Album: Saga of the Outlaws

Label: Nessa

Review date: Apr. 2, 2009

It’s wonderful to see the legendary jazz label Nessa Records active again. Last year’s long-sought reissue of Roscoe Mitchell’s Nonaah came first, now it’s the first CD appearance of Charles Tyler’s momentous 1970s improvised session. Recorded live in Sam Rivers’ loft during the same sessions that produced the legendary Wildflowers recordings, this single 36-minute track documents a performance of huge dynamic range and overwhelming beauty from one of the music’s most underrepresented figures.

Alto saxophonist Charles Tyler’s sound is as large as his discography is small. He is represented by only a handful of releases, several of which are out of print at this writing, making the return of Saga of the Outlaws doubly welcome. His instrumental approach bears the hallmark of his time with Albert Ayler, with whom he cut some highly influential material for the then fledgling ESP-Disk’ label. Saga shares Ayler’s deep roots in uhr-blues, but Tyler was also gifted with the ability to allow something very close to the center of his consciousness to emerge from his saxophone. Each moment brings a change in register or a shift in mood, often accompanied by timbral modification. All of the motivic development that signals great soloing is there; listen, for example, to the three-note figure that emerges at 8:02 and dominates proceedings during the next 20 seconds, remerging briefly several minutes later. Even this brief stretch of time is filled with whiplash invention, as ideas pour from the alto. Very few – Ayler, Trane and Jimmy Lyons among them – share in this ability to fuse the remnants of bebop with the “new thing” aesthetic of the 1960s.

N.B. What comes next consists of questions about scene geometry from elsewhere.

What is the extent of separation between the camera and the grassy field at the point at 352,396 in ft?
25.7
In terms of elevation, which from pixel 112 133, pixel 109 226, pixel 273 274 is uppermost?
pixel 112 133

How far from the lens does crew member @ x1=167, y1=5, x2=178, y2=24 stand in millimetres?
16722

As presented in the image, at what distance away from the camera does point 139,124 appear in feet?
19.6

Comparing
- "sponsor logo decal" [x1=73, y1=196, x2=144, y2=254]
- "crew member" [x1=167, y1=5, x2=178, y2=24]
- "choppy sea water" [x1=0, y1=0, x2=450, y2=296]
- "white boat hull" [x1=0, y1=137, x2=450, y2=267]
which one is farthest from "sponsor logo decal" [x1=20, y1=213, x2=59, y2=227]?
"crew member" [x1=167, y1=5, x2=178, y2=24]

Tyler’s higher registers are pierced with pain, and his growls emanate from a bottom beyond the simple vision afforded by such a clumsy phrase as “free jazz.”

His bandmates are equal partners on the journey. Revel in Steve Reid’s massive drum solo, beginning in fierce but controlled abandon and simmering down through multi-hued taps and rattles to a series of moans, only to explode with repeated and rhythmic thunderclaps. The hard-hitting bass team of John Ore and Ronny Boykins support and enhance all other activity by laying down streams of counterpoint laced with the rhythms of funk, a trope Reid is only too happy to engage at strategic moments. Earl Cross spins out beautiful post-bop trumpet lines ala Booker Little, but his arsenal also includes menacing growls and meditative zephyrs of tone that cool the heated rhythm section.

As the opening material is reprised at journey’s end, there is a sense of wonder at how much has transpired and how different the familiar material can sound after all that has ensued. The date is a landmark, both for the Nessa catalog and the AACM movement as a whole.